Friday, November 26, 2010

Filling In The Gap

I can't believe that there is a whole year of space in my posts. Can't believe that I missed out on writing about everything.
Not much to say though, from before the 9 weeks of my last post to my 4th month or later I was very sick. Lost 10 lbs. But in the end I more than made up for it. In a single month I'd put on over twenty.
They said I would deliver early, closer to the beginning of the month and everyone at work thought I'd go even before that. But he held out on me and I went into active labor just after midnight on my due date.
Those work people are a different story. While I was preggo they were all like; how exciting a boy, have you done a registry, you now we'll do something. Nothing. Not even a phone call.
We found out about his cleft when he was born, out he came and the midwife asked if we knew already. No, but that's just kinda how my life goes. He was amazing and perfect, grey eyes and a head full of dark brown hair that stood straight up.
I didn't understand why he wasn't moved into my room after he was cleaned up. The doctors and nurses didn't know what to do with him and how to care for him, they didn't have the equipment to feed him properly so instead of being with me, he was in the nursery. That wasn't a welcoming environment either. From the time he left the delivery room till I was discharged 2 days later, I held him 3 times.
The doctor who saw him had told us in the delivery room that if they got him eating from a tube he would be coming home with us, but instead they transferred him to another hospital.

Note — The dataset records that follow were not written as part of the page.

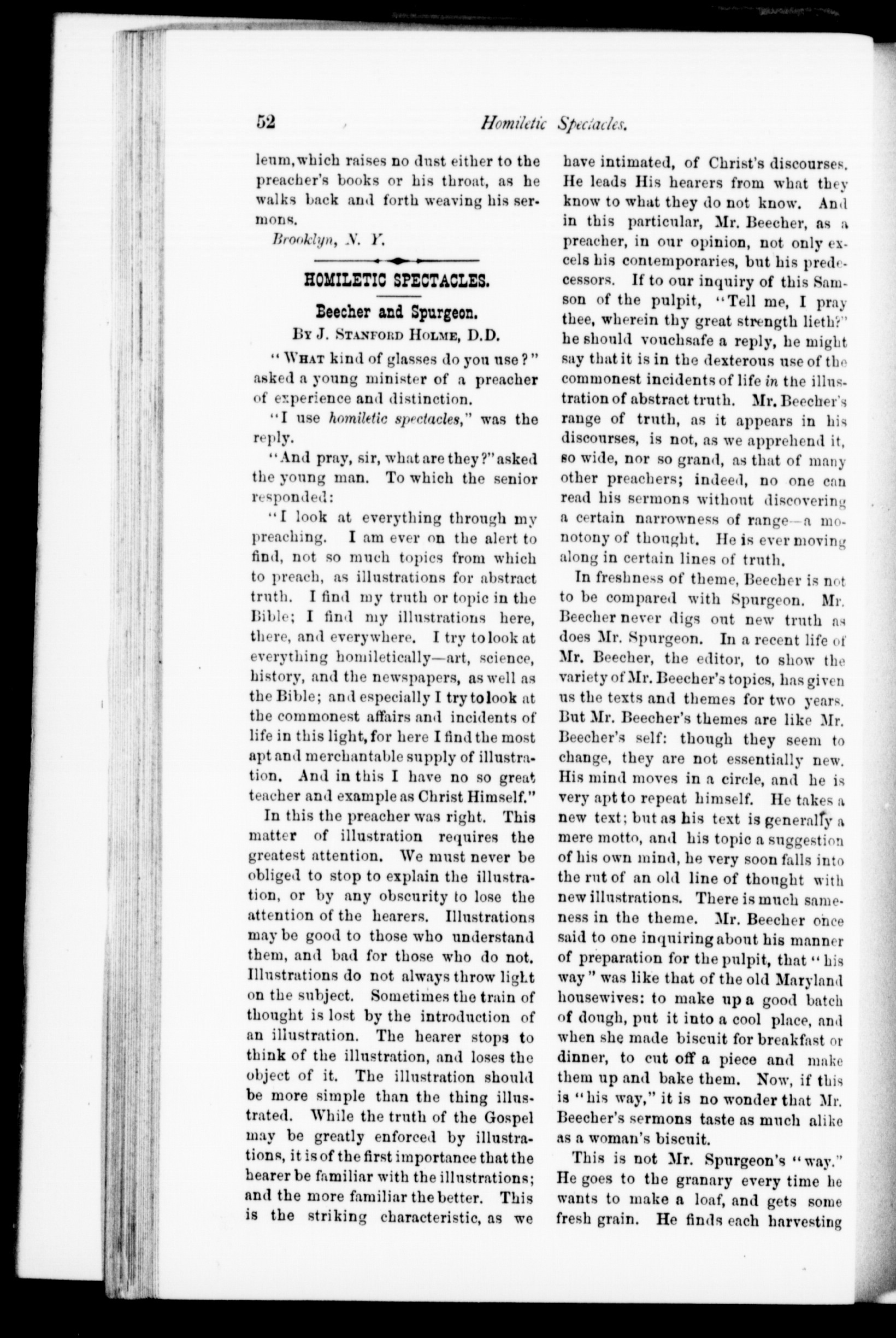 52 Homiletic Spectacles.

leum, which raises no dust either to the preacher's books or his throat, as he walks back and forth weaving his sermons.

Brooklyn, N. Y.

HOMILETIC SPECTACLES.

Beecher and Spurgeon.

By J. Stanford Holme, D.D.

"What kind of glasses do you use?" asked a young minister of a preacher of experience and distinction.

"I use homiletic spectacles," was the reply.

"And pray, sir, what are they?" asked the young man. To which the senior responded:

"I look at everything through my preaching. I am ever on the alert to find, not so much topics from which to preach, as illustrations for abstract truth. I find my truth or topic in the Bible; I find my illustrations here, there, and everywhere. I try to look at everything homiletically—art, science, history, and the newspapers, as well as the Bible; and especially I try to look at the commonest affairs and incidents of life in this light, for here I find the most apt and merchantable supply of illustration. And in this I have no so great teacher and example as Christ Himself."

In this the preacher was right. This matter of illustration requires the greatest attention. We must never be obliged to stop to explain the illustration, or by any obscurity to lose the attention of the hearers. Illustrations may be good to those who understand them, and bad for those who do not. Illustrations do not always throw light on the subject. Sometimes the train of thought is lost by the introduction of an illustration. The hearer stops to think of the illustration, and loses the object of it. The illustration should be more simple than the thing illustrated. While the truth of the Gospel may be greatly enforced by illustrations, it is of the first importance that the hearer be familiar with the illustrations; and the more familiar the better. This is the striking characteristic, as we have intimated, of Christ's discourses. He leads His hearers from what they know to what they do not know. And in this particular, Mr. Beecher, as a preacher, in our opinion, not only excels his contemporaries, but his predecessors. If to our inquiry of this Samson of the pulpit, "Tell me, I pray thee, wherein thy great strength lieth?" he should vouchsafe a reply, he might say that it is in the dexterous use of the commonest incidents of life in the illustration of abstract truth. Mr. Beecher's range of truth, as it appears in his discourses, is not, as we apprehend it, so wide, nor so grand, as that of many other preachers; indeed, no one can read his sermons without discovering a certain narrowness of range—a monotony of thought. He is ever moving along in certain lines of truth.

In freshness of theme, Beecher is not to be compared with Spurgeon. Mr. Beecher never digs out new truth as does Mr. Spurgeon. In a recent life of Mr. Beecher, the editor, to show the variety of Mr. Beecher's topics, has given us the texts and themes for two years. But Mr. Beecher's themes are like Mr. Beecher's self: though they seem to change, they are not essentially new. His mind moves in a circle, and he is very apt to repeat himself. He takes a new text; but as his text is generally a mere motto, and his topic a suggestion of his own mind, he very soon falls into the rut of an old line of thought with new illustrations. There is much sameness in the theme. Mr. Beecher once said to one inquiring about his manner of preparation for the pulpit, that "his way" was like that of the old Maryland housewives: to make up a good batch of dough, put it into a cool place, and when she made biscuit for breakfast or dinner, to cut off a piece and make them up and bake them. Now, if this is "his way," it is no wonder that Mr. Beecher's sermons taste as much alike as a woman's biscuit.

This is not Mr. Spurgeon's "way." He goes to the granary every time he wants to make a loaf, and gets some fresh grain. He finds each harvesting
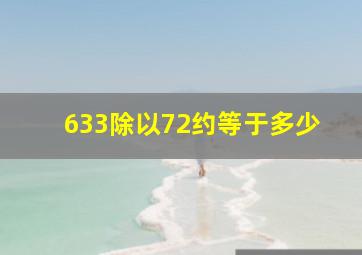 633除以72约等于多少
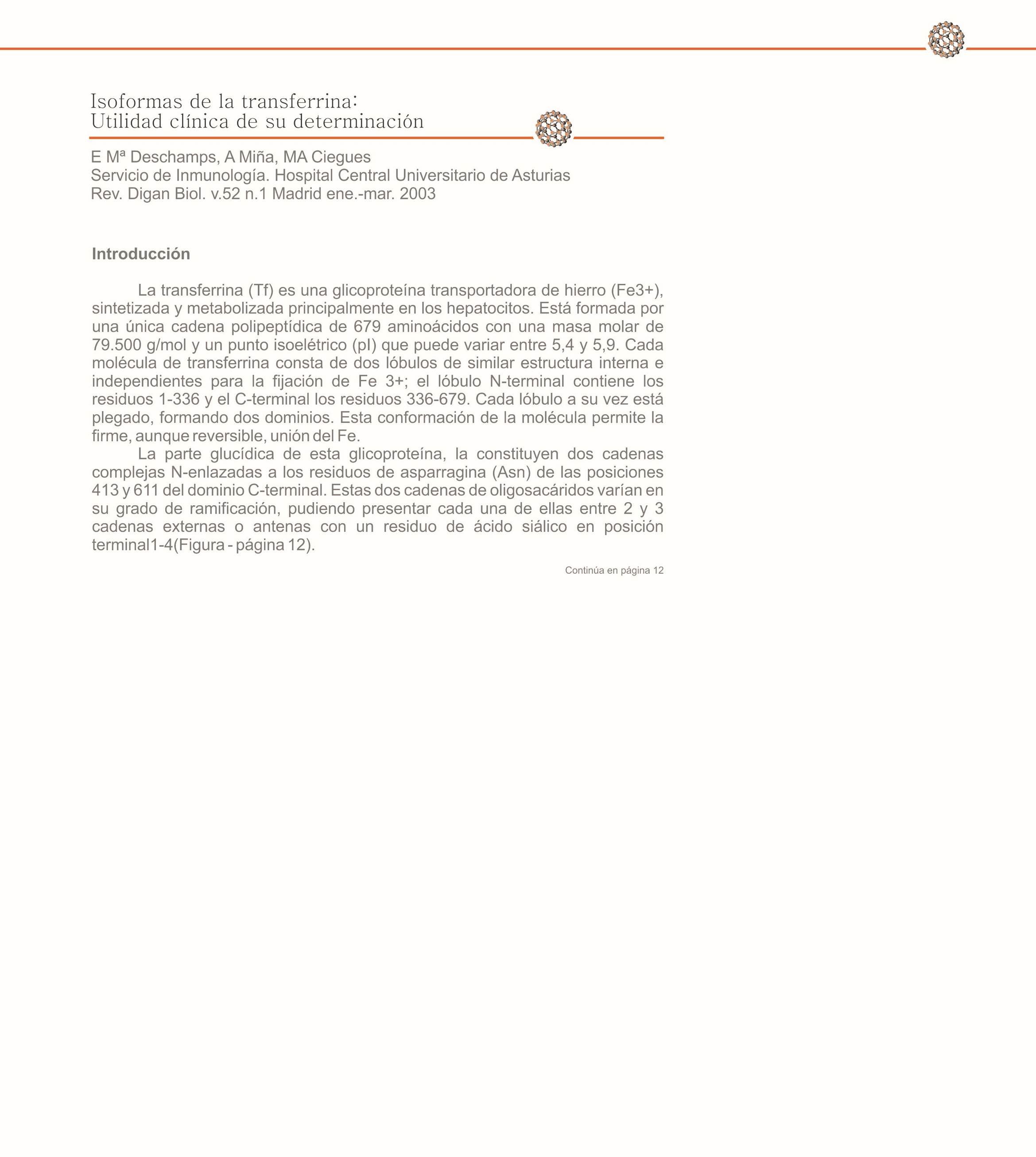 Isoformas de la transferrina:
Utilidad clínica de su determinación

E Mª Deschamps, A Miña, MA Ciegues
Servicio de Inmunología. Hospital Central Universitario de Asturias
Rev. Digan Biol. v.52 n.1 Madrid ene.-mar. 2003

Introducción

La transferrina (Tf) es una glicoproteína transportadora de hierro (Fe3+), sintetizada y metabolizada principalmente en los hepatocitos. Está formada por una única cadena polipeptídica de 679 aminoácidos con una masa molar de 79.500 g/mol y un punto isoelétrico (pI) que puede variar entre 5,4 y 5,9. Cada molécula de transferrina consta de dos lóbulos de similar estructura interna e independientes para la fijación de Fe 3+; el lóbulo N-terminal contiene los residuos 1-336 y el C-terminal los residuos 336-679. Cada lóbulo a su vez está plegado, formando dos dominios. Esta conformación de la molécula permite la firme, aunque reversible, unión del Fe.

La parte glucídica de esta glicoproteína, la constituyen dos cadenas complejas N-enlazadas a los residuos de asparragina (Asn) de las posiciones 413 y 611 del dominio C-terminal. Estas dos cadenas de oligosacáridos varían en su grado de ramificación, pudiendo presentar cada una de ellas entre 2 y 3 cadenas externas o antenas con un residuo de ácido siálico en posición terminal1-4(Figura - página 12).

Continúa en página 12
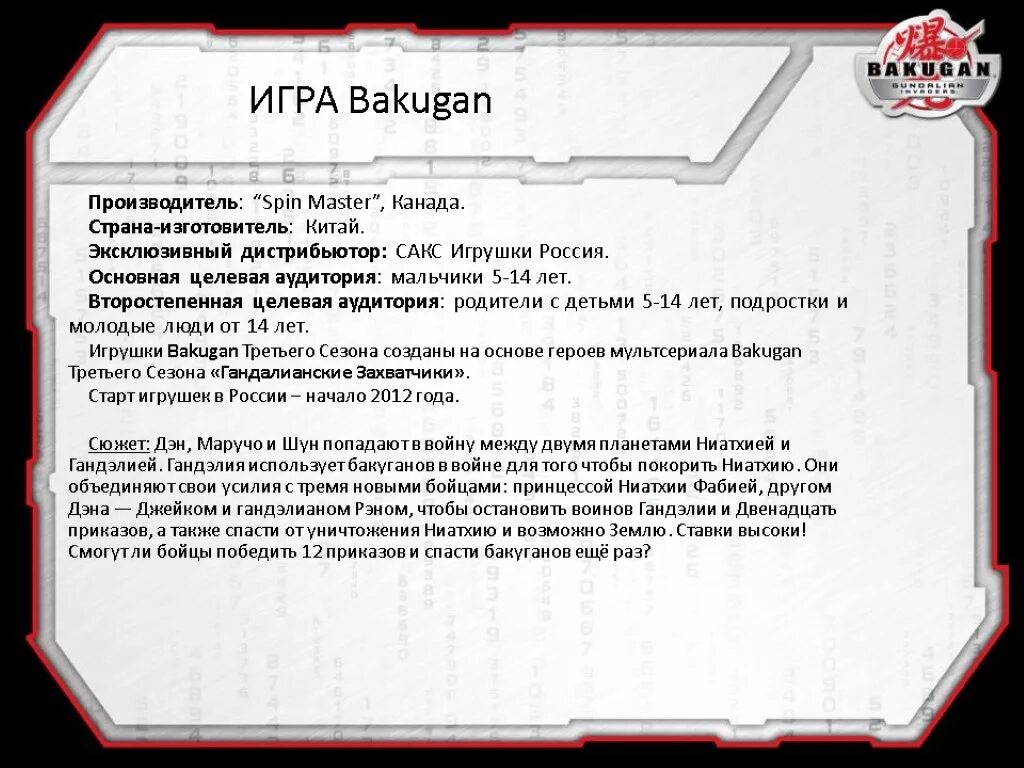 BAKUGAN
GUNDALIAN INVADERS

ИГРА Bakugan

Производитель: “Spin Master”, Канада.
Страна-изготовитель: Китай.
Эксклюзивный дистрибьютор: САКС Игрушки Россия.
Основная целевая аудитория: мальчики 5-14 лет.
Второстепенная целевая аудитория: родители с детьми 5-14 лет, подростки и молодые люди от 14 лет.
Игрушки Bakugan Третьего Сезона созданы на основе героев мультсериала Bakugan Третьего Сезона «Гандалианские Захватчики».
Старт игрушек в России – начало 2012 года.

Сюжет: Дэн, Маручо и Шун попадают в войну между двумя планетами Ниатхией и Гандэлией. Гандэлия использует бакуганов в войне для того чтобы покорить Ниатхию. Они объединяют свои усилия с тремя новыми бойцами: принцессой Ниатхии Фабией, другом Дэна — Джейком и гандэлианом Рэном, чтобы остановить воинов Гандэлии и Двенадцать приказов, а также спасти от уничтожения Ниатхию и возможно Землю. Ставки высоки! Смогут ли бойцы победить 12 приказов и спасти бакуганов ещё раз?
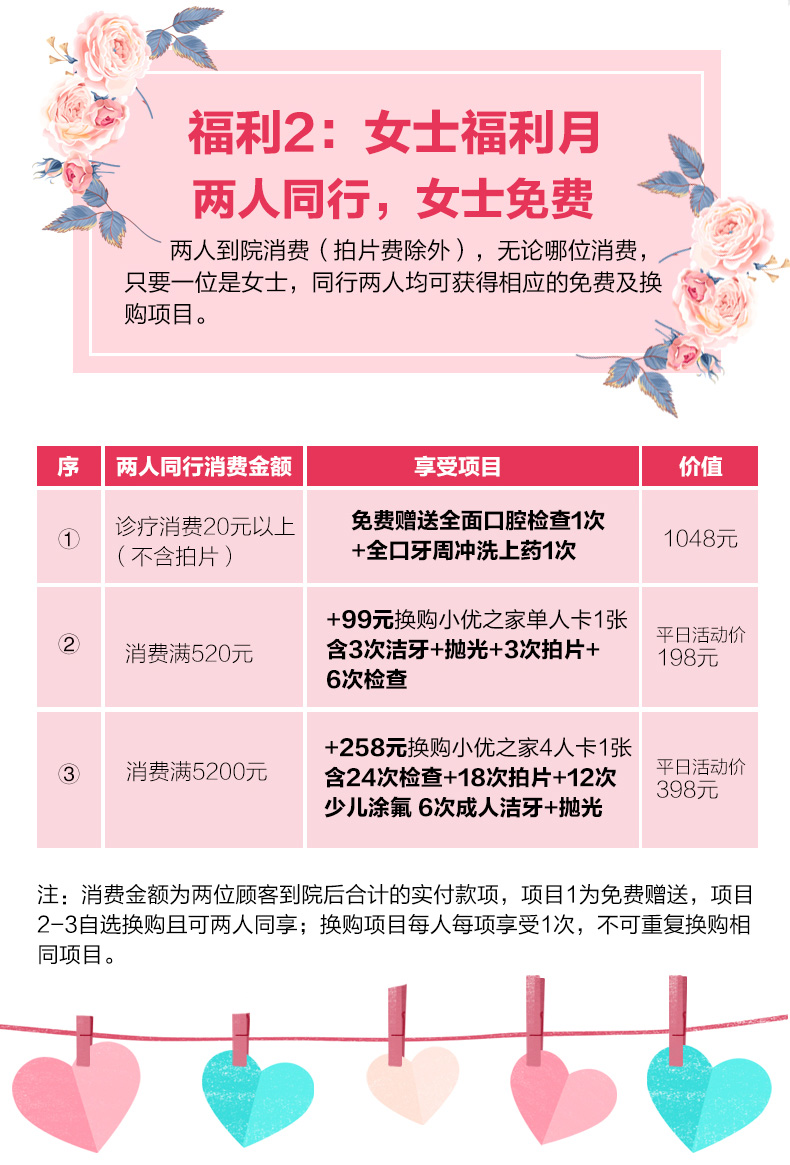 福利2：女士福利月
两人同行，女士免费

两人到院消费（拍片费除外），无论哪位消费，只要一位是女士，同行两人均可获得相应的免费及换购项目。

| 序 | 两人同行消费金额 | 享受项目 | 价值 |
|---|---|---|---|
| ① | 诊疗消费20元以上（不含拍片） | 免费赠送全面口腔检查1次 +全口牙周冲洗上药1次 | 1048元 |
| ② | 消费满520元 | +99元换购小优之家单人卡1张 含3次洁牙+抛光+3次拍片+6次检查 | 平日活动价 198元 |
| ③ | 消费满5200元 | +258元换购小优之家4人卡1张 含24次检查+18次拍片+12次少儿涂氟 6次成人洁牙+抛光 | 平日活动价 398元 |

注：消费金额为两位顾客到院后合计的实付款项，项目1为免费赠送，项目2-3自选换购且可两人同享；换购项目每人每项享受1次，不可重复换购相同项目。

A week of driving over an hour to see my baby. A week of leaving him behind every evening. A week of having no one to call or talk to, no one asking how things were going. A week of them telling me every evening he would probably be coming home the next day and then the next morning saying no. A week of wanting to bring him home AMA because I knew that once he was home he'd do better.
And he did. Once he was home and only one person was keeping track of his feedings and sleep, he started eating so much more. Instead of being kept to a strict schedule like at the hospital where he was only fed every few hours instead of as needed, he was allowed to eat as much as he could as often as he was willing and pretty soon he was ahead of the eating curve.
One surgeon would have done his palate repair in December which would have been great, but the doctor never actually answered any of my questions. He never really communicated with me. I have to know what is happening with my baby.
Another was going to wait until a year to a year and a half old. Too late for me and again, bad parental communication skills.
When we met with Shriner's, the doctor answered my whole list of questions, in detail, before I asked them. He gave honest opinions and didn't spend time trying to say how he was the best person to do the surgery.